Reproduce all of the material with every instance of "black hair" changed to "dark hair" and everything else left untouched. Omit the pictures from your answer.
- - - -
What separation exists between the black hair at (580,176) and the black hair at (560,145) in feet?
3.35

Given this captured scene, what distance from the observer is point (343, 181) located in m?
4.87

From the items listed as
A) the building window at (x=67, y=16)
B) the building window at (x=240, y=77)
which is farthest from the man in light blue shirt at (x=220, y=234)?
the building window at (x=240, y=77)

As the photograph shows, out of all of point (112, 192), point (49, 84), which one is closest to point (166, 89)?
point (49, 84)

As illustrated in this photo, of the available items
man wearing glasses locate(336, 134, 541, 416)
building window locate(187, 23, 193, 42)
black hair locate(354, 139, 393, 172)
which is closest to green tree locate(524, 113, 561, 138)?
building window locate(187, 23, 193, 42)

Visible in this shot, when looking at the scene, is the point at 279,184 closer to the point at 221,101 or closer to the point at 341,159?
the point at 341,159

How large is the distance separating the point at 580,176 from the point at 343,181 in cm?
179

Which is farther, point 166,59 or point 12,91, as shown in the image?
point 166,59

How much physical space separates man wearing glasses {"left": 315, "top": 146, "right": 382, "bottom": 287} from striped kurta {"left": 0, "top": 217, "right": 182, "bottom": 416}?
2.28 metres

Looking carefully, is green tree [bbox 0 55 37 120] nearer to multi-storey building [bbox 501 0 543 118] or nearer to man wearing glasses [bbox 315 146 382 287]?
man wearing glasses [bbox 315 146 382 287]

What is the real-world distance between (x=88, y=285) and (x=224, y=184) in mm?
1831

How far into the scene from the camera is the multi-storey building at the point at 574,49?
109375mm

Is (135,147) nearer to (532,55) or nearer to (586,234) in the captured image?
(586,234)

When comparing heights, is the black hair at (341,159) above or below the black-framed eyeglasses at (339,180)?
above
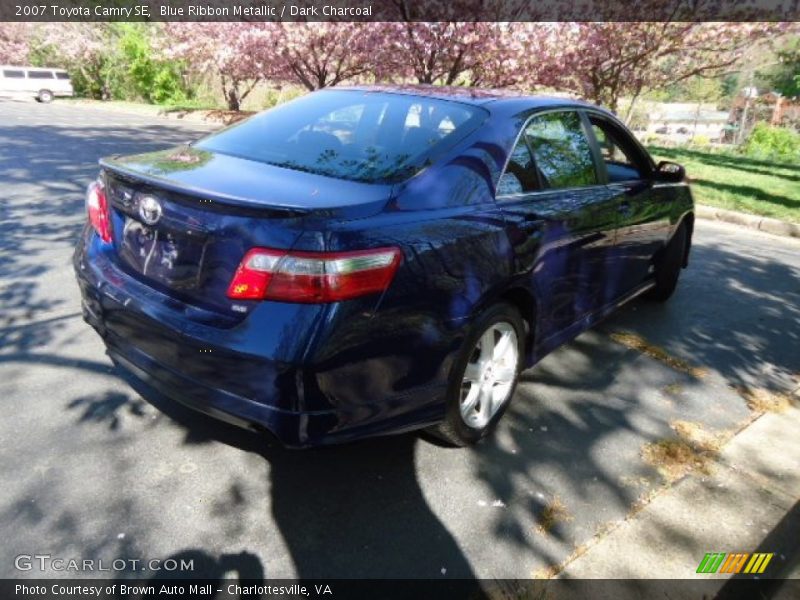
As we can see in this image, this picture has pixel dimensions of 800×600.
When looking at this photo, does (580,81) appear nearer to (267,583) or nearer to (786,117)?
- - - -
Response to the task:
What separation exists between the dark hair at (580,176) and the dark hair at (560,145) in feet?
3.35

Given this captured scene, what distance from the observer is point (343, 181) located in m?
4.87

From the items listed as
A) the building window at (x=67, y=16)
B) the building window at (x=240, y=77)
which is farthest from the man in light blue shirt at (x=220, y=234)?
the building window at (x=240, y=77)

As the photograph shows, out of all of point (112, 192), point (49, 84), which one is closest to point (166, 89)?
point (49, 84)

As illustrated in this photo, of the available items
man wearing glasses locate(336, 134, 541, 416)
building window locate(187, 23, 193, 42)
dark hair locate(354, 139, 393, 172)
which is closest to green tree locate(524, 113, 561, 138)?
building window locate(187, 23, 193, 42)

Visible in this shot, when looking at the scene, is the point at 279,184 closer to the point at 221,101 or closer to the point at 341,159?
the point at 341,159

How large is the distance separating the point at 580,176 from the point at 343,181 in cm?
179

Which is farther, point 166,59 or point 12,91, as shown in the image?
point 166,59

How much physical space separates man wearing glasses {"left": 315, "top": 146, "right": 382, "bottom": 287} from striped kurta {"left": 0, "top": 217, "right": 182, "bottom": 416}?
2.28 metres

Looking carefully, is green tree [bbox 0 55 37 120] nearer to multi-storey building [bbox 501 0 543 118] or nearer to man wearing glasses [bbox 315 146 382 287]?
man wearing glasses [bbox 315 146 382 287]

What is the real-world distance between (x=88, y=285) and (x=224, y=184) in mm?
1831

How far into the scene from the camera is the multi-storey building at the point at 574,49?
109375mm

Is (135,147) nearer to (532,55) or nearer to (586,234) in the captured image?
(586,234)

When comparing heights, is the dark hair at (341,159) above or below the black-framed eyeglasses at (339,180)?
above
As we can see in this image, this picture has pixel dimensions of 800×600.
When looking at this photo, does (580,81) appear nearer to (267,583) or nearer to (786,117)?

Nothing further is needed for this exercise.